> _EXCERPT PROVIDED_
Keep posting and let us know how things evolve.

Hugs on this sad hard day...

Echo
 

toughlovin

Well-Known Member
Hi RB,

It is hard to know what they are thinking and we usually think the worst. It could be it is just easier to travel light, or that he has a place to stay and he wants to make you worry.

As far as your other questions.... others may differ on this.... but I am not of the school of thought that you do nothing for them until they get it together, that they need to do it all on their own. I think at age of 18 they are often so clueless and they need guidance from mom.... I know I give my easy child guidance on all sorts of things and she has it together. I dont expect her to just be able to do everything without support.

So my stance with my difficult child is that I will help him do things that help himself or help him do the next right thing. So in your case I probably would give him a ride to drug tests or to court, at least initially. I also have bought and might still buy my difficult child clothes or things he needs to get by, and that will include food. Just be aware that they can sell stuff to get money and so you always take that chance with stuff. Also they can trade things like food cards... they learn all kinds of ways to get money....... but for me it was about trying to help him do the right thing, and partly that is because it makes my mommy heart feel better to do that.

> _DATA EXCERPTS_
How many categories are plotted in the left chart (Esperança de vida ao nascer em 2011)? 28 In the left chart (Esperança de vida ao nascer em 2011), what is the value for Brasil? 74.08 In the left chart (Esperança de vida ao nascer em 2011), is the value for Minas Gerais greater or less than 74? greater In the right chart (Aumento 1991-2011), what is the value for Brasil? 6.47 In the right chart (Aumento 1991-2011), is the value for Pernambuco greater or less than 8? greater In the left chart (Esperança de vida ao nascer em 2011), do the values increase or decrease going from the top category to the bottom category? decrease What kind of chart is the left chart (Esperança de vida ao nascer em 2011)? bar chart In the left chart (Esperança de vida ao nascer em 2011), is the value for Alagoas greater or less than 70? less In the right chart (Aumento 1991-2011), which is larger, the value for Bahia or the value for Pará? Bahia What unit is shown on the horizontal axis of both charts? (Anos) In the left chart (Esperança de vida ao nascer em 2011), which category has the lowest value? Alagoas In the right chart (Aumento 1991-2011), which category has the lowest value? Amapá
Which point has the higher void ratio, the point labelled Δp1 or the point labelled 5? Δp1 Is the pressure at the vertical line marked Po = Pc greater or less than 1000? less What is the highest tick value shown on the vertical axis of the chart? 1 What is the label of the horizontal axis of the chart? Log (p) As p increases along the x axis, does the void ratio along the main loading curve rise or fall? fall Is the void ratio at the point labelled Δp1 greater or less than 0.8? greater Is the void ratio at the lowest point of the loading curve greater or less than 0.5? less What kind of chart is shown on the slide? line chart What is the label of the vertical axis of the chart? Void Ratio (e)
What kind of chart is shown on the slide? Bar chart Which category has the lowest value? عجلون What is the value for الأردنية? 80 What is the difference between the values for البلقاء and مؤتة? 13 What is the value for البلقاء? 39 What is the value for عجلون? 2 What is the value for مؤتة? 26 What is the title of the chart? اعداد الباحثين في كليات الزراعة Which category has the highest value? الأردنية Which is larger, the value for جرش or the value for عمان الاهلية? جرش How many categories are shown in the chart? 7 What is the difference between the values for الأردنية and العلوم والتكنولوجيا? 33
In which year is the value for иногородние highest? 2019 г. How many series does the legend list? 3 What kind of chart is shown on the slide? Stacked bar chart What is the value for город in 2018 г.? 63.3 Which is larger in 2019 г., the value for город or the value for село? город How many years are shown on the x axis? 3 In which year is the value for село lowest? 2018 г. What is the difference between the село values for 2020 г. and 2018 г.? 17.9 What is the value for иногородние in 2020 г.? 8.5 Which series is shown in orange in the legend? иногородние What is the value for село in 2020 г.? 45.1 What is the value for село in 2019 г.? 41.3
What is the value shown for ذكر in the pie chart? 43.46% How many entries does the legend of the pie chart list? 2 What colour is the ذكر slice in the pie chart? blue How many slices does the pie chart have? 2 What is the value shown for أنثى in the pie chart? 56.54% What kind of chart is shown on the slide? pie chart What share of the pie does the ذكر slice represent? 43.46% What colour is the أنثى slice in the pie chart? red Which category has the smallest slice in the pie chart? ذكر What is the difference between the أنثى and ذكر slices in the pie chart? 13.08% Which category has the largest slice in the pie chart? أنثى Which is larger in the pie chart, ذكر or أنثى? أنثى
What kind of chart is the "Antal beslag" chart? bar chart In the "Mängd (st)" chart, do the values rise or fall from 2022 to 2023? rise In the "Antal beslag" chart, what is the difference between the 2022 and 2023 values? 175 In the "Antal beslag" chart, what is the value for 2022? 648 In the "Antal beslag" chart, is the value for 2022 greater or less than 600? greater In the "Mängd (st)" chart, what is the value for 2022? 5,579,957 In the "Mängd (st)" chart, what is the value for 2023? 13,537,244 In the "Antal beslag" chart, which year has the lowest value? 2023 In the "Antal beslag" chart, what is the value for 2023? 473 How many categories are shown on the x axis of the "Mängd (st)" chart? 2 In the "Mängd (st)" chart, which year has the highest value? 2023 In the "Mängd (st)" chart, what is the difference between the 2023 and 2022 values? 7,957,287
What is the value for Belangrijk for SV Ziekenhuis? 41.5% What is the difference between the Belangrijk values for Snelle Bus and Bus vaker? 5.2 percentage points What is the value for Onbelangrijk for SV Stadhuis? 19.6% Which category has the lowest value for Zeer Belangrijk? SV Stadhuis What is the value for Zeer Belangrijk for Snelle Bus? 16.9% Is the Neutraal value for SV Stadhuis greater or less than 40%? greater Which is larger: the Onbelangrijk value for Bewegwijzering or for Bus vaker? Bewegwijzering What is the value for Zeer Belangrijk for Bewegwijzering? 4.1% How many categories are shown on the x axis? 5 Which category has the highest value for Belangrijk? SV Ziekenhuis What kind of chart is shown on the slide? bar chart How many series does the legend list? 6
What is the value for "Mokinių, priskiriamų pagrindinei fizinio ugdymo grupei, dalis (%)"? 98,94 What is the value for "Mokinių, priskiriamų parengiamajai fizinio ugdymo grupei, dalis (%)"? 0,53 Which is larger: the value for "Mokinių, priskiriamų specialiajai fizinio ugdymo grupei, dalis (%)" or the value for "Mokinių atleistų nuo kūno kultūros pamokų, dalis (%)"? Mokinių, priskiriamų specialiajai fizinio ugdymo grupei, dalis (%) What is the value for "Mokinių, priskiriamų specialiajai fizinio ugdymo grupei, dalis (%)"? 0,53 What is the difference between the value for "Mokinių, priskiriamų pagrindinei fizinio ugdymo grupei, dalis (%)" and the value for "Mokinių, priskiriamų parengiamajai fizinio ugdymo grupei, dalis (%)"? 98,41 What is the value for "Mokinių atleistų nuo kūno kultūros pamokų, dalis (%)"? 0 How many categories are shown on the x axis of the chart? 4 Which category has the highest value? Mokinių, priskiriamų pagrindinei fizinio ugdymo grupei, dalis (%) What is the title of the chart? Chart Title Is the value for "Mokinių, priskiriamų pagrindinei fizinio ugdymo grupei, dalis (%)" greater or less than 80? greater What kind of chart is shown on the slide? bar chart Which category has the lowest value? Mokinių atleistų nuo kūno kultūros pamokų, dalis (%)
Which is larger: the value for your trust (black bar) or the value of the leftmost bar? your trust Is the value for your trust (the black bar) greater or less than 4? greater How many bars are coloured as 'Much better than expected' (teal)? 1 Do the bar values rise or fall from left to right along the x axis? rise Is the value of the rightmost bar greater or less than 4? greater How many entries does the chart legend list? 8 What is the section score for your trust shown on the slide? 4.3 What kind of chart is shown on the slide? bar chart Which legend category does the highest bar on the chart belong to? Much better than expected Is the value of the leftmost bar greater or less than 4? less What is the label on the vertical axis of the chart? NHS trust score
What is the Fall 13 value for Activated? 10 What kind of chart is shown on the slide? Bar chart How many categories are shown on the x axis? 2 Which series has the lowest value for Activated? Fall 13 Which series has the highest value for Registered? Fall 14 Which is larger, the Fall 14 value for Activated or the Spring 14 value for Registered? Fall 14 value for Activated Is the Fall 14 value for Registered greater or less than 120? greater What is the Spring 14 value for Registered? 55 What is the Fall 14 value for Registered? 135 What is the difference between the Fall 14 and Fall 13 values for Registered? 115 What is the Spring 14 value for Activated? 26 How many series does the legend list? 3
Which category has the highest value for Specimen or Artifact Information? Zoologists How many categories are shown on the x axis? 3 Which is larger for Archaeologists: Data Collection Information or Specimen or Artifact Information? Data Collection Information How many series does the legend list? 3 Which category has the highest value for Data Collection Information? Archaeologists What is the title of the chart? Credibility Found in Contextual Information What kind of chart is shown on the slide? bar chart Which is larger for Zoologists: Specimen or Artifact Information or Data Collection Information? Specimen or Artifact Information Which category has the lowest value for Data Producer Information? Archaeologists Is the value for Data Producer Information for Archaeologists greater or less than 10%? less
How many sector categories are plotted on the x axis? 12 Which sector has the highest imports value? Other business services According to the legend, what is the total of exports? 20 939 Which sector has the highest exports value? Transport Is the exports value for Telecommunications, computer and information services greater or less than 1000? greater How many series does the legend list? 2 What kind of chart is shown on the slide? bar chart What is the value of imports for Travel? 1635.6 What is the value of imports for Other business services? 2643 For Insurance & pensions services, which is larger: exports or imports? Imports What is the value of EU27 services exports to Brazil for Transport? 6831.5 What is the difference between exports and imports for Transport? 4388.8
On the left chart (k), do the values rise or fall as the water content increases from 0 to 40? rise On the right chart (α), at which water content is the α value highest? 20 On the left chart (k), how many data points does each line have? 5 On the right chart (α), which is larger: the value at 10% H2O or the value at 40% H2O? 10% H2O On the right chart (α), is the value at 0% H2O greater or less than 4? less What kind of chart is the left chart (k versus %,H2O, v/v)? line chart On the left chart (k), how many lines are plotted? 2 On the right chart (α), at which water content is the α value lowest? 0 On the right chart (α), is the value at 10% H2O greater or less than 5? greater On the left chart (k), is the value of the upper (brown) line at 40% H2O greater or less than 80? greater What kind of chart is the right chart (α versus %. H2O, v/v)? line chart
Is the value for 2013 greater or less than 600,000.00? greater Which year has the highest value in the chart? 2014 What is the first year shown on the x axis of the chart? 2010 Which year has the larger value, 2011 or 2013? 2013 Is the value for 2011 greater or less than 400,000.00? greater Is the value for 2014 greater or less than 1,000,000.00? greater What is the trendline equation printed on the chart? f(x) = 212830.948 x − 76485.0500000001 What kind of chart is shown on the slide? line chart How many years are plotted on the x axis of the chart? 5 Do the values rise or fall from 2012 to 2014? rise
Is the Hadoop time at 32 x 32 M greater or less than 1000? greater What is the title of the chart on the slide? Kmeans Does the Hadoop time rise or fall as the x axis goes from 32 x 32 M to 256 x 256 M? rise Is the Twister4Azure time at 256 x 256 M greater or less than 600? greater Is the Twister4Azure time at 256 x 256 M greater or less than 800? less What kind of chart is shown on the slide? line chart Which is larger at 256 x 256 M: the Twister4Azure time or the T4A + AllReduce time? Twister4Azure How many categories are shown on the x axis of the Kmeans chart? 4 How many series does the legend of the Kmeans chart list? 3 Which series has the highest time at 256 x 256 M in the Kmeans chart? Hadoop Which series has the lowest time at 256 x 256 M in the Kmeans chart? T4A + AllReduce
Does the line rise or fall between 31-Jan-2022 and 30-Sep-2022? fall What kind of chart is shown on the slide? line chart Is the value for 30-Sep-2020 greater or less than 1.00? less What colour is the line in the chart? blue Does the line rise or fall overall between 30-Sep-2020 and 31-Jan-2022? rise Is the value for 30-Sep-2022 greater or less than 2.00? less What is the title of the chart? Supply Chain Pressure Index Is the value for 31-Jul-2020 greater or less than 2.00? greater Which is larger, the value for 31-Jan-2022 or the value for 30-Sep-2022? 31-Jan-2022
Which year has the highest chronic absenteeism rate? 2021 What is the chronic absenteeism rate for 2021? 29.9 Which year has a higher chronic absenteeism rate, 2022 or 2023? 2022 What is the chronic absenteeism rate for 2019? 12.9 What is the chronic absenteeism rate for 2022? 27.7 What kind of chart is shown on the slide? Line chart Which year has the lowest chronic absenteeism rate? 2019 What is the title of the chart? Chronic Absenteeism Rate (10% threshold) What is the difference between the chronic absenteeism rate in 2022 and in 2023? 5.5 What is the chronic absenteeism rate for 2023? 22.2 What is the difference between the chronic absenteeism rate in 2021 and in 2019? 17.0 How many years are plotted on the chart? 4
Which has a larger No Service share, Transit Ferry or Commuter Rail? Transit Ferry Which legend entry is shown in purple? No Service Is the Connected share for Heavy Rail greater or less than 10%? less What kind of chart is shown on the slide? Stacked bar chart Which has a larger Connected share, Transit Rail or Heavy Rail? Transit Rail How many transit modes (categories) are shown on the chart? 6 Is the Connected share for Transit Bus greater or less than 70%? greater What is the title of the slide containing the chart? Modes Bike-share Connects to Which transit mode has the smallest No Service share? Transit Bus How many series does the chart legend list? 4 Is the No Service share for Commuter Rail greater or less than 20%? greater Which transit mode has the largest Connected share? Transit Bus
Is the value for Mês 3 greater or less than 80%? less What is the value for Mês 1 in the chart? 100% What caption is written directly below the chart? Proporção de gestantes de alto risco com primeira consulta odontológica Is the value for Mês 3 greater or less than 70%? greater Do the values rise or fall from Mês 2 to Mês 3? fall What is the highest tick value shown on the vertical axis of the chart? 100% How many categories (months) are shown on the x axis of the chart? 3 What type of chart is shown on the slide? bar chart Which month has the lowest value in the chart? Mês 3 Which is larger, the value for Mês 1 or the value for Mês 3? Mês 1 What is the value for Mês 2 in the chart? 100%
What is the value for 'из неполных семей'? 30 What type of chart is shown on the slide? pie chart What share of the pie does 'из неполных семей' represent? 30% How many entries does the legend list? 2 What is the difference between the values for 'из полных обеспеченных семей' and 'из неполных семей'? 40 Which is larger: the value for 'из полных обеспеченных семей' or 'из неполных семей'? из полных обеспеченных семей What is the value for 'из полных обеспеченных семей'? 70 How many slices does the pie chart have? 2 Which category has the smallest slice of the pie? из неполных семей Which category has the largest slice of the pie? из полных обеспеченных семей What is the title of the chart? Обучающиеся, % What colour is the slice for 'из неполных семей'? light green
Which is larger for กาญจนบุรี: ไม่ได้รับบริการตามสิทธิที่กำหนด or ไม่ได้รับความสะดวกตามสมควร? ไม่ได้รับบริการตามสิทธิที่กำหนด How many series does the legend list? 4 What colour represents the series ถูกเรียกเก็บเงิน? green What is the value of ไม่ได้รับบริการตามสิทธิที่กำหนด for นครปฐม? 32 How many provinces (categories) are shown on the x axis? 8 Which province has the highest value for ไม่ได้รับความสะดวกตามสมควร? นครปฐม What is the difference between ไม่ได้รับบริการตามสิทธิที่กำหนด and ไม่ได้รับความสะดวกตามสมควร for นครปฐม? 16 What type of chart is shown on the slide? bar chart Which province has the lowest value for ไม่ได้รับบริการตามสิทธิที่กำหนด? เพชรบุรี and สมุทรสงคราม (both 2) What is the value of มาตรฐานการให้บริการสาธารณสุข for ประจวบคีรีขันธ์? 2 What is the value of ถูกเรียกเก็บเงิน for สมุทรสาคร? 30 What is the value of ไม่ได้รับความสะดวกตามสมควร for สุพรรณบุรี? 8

> _WORK TO COMPLETE_
- A) Copy everything in the forum reply from "So my stance" down to "to do that.".
- B) In the forum reply, what does toughlovin say they would probably do in RB's case about drug tests or court?

> _SOLUTIONS TO THE EXERCISE_
- A)
So my stance with my difficult child is that I will help him do things that help himself or help him do the next right thing. So in your case I probably would give him a ride to drug tests or to court, at least initially. I also have bought and might still buy my difficult child clothes or things he needs to get by, and that will include food. Just be aware that they can sell stuff to get money and so you always take that chance with stuff. Also they can trade things like food cards... they learn all kinds of ways to get money....... but for me it was about trying to help him do the right thing, and partly that is because it makes my mommy heart feel better to do that.

- B) Give him a ride to them, at least initially.